= Beginning of Section =

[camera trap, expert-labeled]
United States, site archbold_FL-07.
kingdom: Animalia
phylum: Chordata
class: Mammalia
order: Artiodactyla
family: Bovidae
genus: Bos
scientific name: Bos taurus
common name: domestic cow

= End of Section =

### YOUR INSTRUCTIONS
Would you mind giving all the records again exactly?

### EXERCISE RESULT
[camera trap, expert-labeled]
United States, site archbold_FL-07.
kingdom: Animalia
phylum: Chordata
class: Mammalia
order: Artiodactyla
family: Bovidae
genus: Bos
scientific name: Bos taurus
common name: domestic cow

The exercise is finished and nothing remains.